To wrap things up, I’ve graphed the actual distributions for a few players in 2015 for SG:OTT and SG:P. This makes it clear why differences in SG:OTT are much more likely to reflect differences in actual ability, and not just statistical noise; the SG:OTT are much more concentrated around the mean (notice that the y-axis scales are equivalent on all graphs). A good driver of the ball like Bubba gains around 1.0 strokes per round a lot of the time. Conversely, Baddeley is a good putter but there is a much wider spread around his mean of 0.7. This makes perfect sense; you can’t fake a good driving round, while you can definitely fake a good putting round. Even terrible putters like Lee Westwood will have good putting days once in a while. However, a bad driver of the ball rarely will have days (read: never) where they drive it like Bubba does.

SG_OTT2

SG_P2

The take home message here is that annual SG:OTT values have a lot less statistical noise then the SG:P values do. Consequently, if you observe a player fall from 5th to 30th in SG:P from one year to the next I wouldn’t worry too much. However, if a player falls from 5th to 30th in SG:OTT, it is likely this actually reflects poorer driving ability that year.

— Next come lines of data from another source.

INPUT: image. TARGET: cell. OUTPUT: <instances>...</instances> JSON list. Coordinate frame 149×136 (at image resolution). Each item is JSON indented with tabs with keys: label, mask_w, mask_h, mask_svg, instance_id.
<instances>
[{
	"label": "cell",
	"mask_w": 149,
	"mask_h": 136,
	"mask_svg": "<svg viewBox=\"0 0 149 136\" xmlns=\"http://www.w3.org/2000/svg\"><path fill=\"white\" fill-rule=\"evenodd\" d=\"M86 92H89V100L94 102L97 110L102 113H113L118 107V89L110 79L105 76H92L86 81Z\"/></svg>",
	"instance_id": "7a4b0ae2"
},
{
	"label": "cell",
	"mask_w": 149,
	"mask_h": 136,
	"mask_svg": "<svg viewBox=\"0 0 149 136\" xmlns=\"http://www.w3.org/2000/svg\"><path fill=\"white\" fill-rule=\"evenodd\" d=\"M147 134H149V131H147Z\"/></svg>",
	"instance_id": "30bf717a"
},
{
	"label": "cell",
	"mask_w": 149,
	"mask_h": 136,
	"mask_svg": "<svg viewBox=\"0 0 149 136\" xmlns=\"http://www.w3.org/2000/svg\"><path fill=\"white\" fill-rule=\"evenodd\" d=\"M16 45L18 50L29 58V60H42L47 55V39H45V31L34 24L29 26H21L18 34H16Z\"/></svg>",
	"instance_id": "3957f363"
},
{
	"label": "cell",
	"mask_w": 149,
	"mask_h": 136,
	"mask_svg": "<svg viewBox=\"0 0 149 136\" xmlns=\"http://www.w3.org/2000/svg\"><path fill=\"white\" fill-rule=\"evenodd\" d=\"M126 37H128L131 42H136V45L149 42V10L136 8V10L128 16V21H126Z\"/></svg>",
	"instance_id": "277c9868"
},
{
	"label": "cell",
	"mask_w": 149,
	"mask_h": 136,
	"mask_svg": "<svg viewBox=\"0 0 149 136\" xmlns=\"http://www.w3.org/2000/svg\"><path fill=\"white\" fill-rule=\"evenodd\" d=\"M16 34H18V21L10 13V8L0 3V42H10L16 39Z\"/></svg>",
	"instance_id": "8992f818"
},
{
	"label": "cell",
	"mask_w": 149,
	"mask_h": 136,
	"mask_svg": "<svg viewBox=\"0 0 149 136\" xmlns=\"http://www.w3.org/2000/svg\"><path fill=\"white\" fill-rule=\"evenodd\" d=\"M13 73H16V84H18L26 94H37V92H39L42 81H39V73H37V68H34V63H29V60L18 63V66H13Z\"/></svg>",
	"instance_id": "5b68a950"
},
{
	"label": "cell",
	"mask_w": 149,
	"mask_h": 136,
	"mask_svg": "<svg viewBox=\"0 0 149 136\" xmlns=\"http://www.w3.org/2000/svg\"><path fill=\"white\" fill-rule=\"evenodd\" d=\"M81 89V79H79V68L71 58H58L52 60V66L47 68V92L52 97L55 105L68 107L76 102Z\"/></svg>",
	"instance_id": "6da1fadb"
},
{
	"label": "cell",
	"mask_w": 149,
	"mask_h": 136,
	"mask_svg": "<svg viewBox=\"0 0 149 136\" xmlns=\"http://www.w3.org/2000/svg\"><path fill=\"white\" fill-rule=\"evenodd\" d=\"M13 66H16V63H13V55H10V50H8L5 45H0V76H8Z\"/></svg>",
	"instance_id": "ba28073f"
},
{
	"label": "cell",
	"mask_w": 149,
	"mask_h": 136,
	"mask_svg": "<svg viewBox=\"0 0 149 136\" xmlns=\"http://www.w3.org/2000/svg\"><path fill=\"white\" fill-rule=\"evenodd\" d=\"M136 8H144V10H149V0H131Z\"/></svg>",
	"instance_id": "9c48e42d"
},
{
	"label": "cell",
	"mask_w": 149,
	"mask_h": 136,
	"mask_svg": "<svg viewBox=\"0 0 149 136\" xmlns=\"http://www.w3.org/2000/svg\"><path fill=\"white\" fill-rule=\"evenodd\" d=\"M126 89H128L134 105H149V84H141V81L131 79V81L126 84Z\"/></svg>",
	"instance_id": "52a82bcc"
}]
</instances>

All of this is not to say that the strokes-gained statistics don’t have value. They absolutely do, they are telling us where players are gaining strokes; that is a fact. The discussion here is about whether differences in SG statistics on a year-to-year basis reflect actual changes in player ability. Additionally, this analysis applies equally to any statistic collected by the PGA Tour. I wanted to focus on the strokes-gained stats as they are most important, it seems.